Keras vs Torch implementation. Same results for SGD, different results for Adam

I have been trying to replicate a model I build in tensorflow/keras in Pytorch. I saw that the performance worsened a lot after training the model in my Pytorch implementation. So I tried replicating a simpler model and figured out that the problem depends on the optimizer I used, since I get different results when using Adam (and some of the other optimizers I have tried) but the same for SGD. Can someone help me out with fixing this?

Underneath the code showing that the results are the same for SGD (except for rounding errors) and differing for Adam:

import torch
from torch import nn
from torch.nn import Dropout, SiLU, Linear
import torch.optim as optim
import numpy as np

import tensorflow as tf
from tensorflow import keras
from tensorflow.keras import regularizers

class NN_torch(nn.Module):
def init(self, input_dim, output_dim, nodes):
super().init()
self.dense_0 = Linear(input_dim, nodes)
self.swish_0 = SiLU()
self.out = Linear(nodes, output_dim)

def forward(self, x):
    out = self.dense_0(x)
    out = self.swish_0(out)
    out = self.out(out)
    return out

def init_keras_model(nodes, optimizer):
model = keras.Sequential()
model.add(keras.layers.Dense(nodes,activation=“linear”))
model.add(keras.layers.Activation(tf.keras.activations.swish))
model.add(keras.layers.Dense(1, activation=“linear”))
model.compile(loss=‘mse’,
optimizer=optimizer)
return model

def compare_keras_torch(Adam=True, lr = 0.01):
# Set seeds and initialize data
torch.manual_seed(42)
np.random.seed(42)
x_sample = np.array(np.random.uniform(size=[10, 10]), dtype=np.float)
y_sample = np.array(np.random.uniform(size=[10, 1]), dtype=np.float)

# Initialize models 
model_torch = NN_torch(x_sample.shape[1], 1, 10)

if Adam:
    optimizer_keras = keras.optimizers.Adam(lr)
    optimizer_torch = optim.Adam(model_torch.parameters(), lr=lr)
else:
    optimizer_keras = keras.optimizers.SGD(lr)
    optimizer_torch = optim.SGD(model_torch.parameters(), lr=lr)

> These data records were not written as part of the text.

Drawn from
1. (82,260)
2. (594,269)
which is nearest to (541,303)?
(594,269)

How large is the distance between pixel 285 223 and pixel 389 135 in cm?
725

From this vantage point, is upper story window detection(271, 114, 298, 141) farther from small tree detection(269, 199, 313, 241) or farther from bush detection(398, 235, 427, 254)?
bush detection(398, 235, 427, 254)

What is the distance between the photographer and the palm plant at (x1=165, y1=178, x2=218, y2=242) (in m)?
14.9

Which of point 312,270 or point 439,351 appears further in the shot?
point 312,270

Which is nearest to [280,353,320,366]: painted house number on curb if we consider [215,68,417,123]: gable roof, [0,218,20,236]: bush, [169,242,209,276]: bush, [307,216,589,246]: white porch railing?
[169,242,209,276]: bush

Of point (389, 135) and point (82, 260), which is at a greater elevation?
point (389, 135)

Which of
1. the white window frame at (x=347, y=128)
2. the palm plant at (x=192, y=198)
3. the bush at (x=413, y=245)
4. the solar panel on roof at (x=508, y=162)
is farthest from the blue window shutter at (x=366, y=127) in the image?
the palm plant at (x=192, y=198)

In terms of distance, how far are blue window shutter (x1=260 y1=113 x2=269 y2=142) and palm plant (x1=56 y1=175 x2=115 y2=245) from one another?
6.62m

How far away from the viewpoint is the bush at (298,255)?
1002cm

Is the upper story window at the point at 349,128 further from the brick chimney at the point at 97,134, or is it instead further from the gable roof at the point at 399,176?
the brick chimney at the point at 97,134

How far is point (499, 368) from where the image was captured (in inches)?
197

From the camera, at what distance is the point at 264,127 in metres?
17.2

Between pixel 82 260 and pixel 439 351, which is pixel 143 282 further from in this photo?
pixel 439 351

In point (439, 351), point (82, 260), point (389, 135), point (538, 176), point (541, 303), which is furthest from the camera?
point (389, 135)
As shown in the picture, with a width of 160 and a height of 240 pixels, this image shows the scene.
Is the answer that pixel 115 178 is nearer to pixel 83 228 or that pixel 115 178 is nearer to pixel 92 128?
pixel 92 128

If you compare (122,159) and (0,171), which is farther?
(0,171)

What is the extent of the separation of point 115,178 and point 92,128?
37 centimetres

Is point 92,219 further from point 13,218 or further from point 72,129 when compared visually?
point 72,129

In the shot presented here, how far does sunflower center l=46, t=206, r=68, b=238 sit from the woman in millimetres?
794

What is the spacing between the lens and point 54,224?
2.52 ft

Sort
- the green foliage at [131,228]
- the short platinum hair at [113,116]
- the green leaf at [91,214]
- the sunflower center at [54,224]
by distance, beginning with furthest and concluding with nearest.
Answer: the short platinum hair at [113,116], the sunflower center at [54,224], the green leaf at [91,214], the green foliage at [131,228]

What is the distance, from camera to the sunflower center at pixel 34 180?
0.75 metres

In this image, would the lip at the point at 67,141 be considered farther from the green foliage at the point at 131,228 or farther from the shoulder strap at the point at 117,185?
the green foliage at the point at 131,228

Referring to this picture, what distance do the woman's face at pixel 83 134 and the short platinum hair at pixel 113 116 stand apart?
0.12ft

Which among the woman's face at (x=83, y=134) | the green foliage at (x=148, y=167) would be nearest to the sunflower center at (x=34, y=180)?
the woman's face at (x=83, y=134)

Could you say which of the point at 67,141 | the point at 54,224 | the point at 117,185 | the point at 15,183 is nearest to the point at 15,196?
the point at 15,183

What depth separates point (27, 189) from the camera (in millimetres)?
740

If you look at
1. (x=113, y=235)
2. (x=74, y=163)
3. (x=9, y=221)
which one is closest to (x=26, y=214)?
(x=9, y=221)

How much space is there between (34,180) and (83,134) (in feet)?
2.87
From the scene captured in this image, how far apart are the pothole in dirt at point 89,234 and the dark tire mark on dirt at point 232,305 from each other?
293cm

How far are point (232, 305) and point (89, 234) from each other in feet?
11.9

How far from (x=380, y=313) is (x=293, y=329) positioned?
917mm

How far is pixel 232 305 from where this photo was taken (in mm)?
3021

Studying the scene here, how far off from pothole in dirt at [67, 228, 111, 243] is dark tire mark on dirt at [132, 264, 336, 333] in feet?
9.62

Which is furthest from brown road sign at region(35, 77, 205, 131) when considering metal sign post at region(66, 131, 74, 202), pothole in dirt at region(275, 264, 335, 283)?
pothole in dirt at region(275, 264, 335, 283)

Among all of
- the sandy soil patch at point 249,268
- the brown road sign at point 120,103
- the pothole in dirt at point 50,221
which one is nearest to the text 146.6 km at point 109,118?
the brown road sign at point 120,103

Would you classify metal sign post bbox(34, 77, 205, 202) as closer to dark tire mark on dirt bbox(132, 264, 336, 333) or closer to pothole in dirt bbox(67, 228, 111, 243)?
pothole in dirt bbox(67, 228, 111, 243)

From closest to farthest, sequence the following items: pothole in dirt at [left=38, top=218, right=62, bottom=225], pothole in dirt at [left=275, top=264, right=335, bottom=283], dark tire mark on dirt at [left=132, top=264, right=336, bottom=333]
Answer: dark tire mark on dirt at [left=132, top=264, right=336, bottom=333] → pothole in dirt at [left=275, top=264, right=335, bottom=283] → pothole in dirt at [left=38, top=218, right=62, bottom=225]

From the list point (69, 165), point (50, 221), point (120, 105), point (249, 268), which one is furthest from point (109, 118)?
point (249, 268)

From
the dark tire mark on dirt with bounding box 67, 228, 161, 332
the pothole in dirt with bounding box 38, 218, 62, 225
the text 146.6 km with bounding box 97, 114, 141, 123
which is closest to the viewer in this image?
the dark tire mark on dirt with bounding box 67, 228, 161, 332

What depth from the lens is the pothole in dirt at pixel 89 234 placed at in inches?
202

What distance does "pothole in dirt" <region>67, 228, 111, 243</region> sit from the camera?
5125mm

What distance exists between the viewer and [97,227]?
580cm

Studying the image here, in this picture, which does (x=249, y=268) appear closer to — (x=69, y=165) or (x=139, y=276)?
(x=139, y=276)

model_keras = init_keras_model(x_sample.shape[0], optimizer_keras)
model_keras.build(input_shape=[None, x_sample.shape[1]])

# Set same weights
weight_0 = np.transpose(model_torch.dense_0.weight.detach().numpy())
bias_0 = np.transpose(model_torch.dense_0.bias.detach().numpy())
model_keras.get_layer(index=0).set_weights([weight_0, bias_0])
weight_1 = np.transpose(model_torch.out.weight.detach().numpy())
bias_1 = np.transpose(model_torch.out.bias.detach().numpy())
model_keras.get_layer(index=2).set_weights([weight_1, bias_1])

# Confirm models create same output
keras_pred = model_keras.predict(x_sample)
torch_pred = model_torch(torch.tensor(x_sample).float())
print((keras_pred - torch_pred.detach().numpy()))

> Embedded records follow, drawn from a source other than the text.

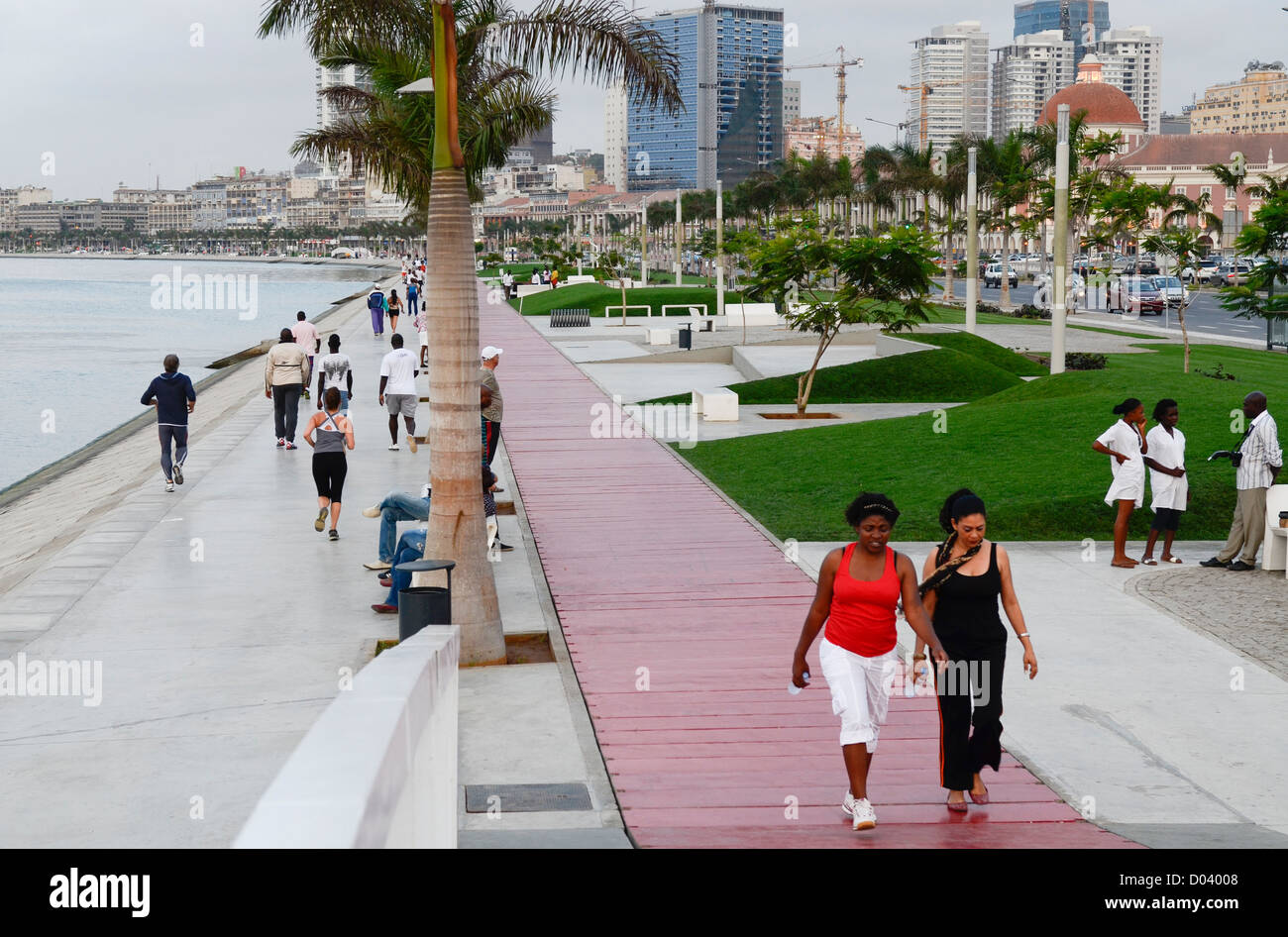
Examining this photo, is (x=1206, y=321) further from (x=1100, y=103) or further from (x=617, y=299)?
(x=1100, y=103)

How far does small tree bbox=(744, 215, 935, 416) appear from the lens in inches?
961

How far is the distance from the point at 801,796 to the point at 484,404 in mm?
7380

# One epoch with same data
model_keras.fit(x_sample, y_sample, batch_size=x_sample.shape[0], shuffle=False, epochs=1)

criterion = nn.MSELoss()
outputs = model_torch(torch.tensor(x_sample).float())
loss = criterion(outputs, torch.tensor(y_sample.reshape(-1, 1)).float())
loss.backward()
optimizer_torch.step()
optimizer_torch.zero_grad()

# Confirm models create same output
keras_pred = model_keras.predict(x_sample)
torch_pred = model_torch(torch.tensor(x_sample).float())
print((keras_pred - torch_pred.detach().numpy()))

compare_keras_torch(Adam=True, lr = 0.1)
compare_keras_torch(Adam=False, lr = 0.1)

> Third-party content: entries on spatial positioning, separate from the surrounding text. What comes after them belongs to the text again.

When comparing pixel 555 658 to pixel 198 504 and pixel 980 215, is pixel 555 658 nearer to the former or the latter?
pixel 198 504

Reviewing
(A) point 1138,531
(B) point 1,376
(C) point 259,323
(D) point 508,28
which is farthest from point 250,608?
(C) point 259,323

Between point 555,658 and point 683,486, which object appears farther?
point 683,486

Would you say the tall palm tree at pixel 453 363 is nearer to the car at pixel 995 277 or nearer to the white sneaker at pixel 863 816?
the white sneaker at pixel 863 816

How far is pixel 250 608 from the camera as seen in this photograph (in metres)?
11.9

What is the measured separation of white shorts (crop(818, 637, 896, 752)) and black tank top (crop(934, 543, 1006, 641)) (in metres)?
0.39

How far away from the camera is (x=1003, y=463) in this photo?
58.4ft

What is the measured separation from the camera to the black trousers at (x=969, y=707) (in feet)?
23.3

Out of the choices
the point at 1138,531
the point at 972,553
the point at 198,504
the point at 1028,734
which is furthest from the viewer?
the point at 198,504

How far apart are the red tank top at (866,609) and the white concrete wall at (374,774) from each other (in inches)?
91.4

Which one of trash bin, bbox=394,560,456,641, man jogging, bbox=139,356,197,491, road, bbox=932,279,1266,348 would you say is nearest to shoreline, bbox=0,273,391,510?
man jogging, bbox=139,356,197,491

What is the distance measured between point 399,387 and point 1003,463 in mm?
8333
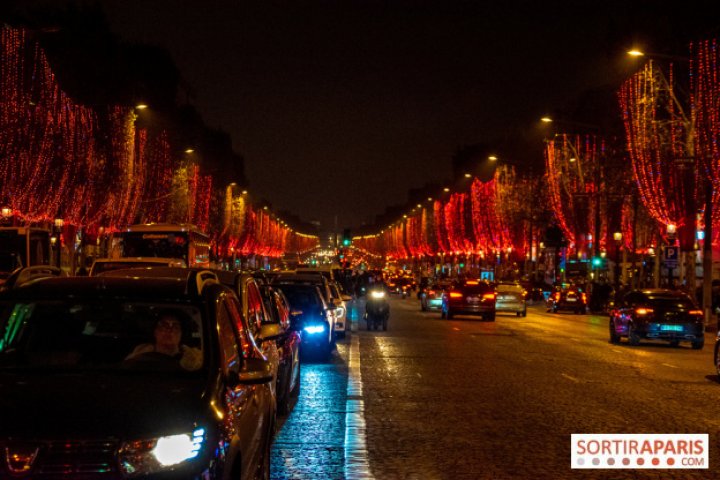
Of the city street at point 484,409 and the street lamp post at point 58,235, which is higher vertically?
the street lamp post at point 58,235

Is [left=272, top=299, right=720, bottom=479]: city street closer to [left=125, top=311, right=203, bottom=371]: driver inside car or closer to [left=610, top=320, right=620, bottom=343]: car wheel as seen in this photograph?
[left=610, top=320, right=620, bottom=343]: car wheel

Hi Bvmcheckking, I got the same issue. Have you figured out what is causing this? If so, would you mind sharing with me your insight?

Hey Mandyxie,

Unfortunately I have not been able to figure it out.

Can you share a plot of how the convergence differs between Frameworks?

The implementation of Adam is actually different between PyTorch and TensorFlow so seeing a small difference in results is expected in the final stages of convergence.

Hi Bvmcheckking,

Thank you for your response!

I would like to add that I am having a similar issue but with SGD with momentum. Same model with same initialization uses a 0.1 learning rate using pytorch SGD but with that learning rate the tensorflow version saturates. So it seems there are more things different.

I shall say that I am using a similar initialization (for my use case Resnet I am using kaiming uniform) and although it is known that weight decay is not applied in the same way in both frameworks I shall say that if I remove the weight decay i.e. wd=0, the saturation problem persists.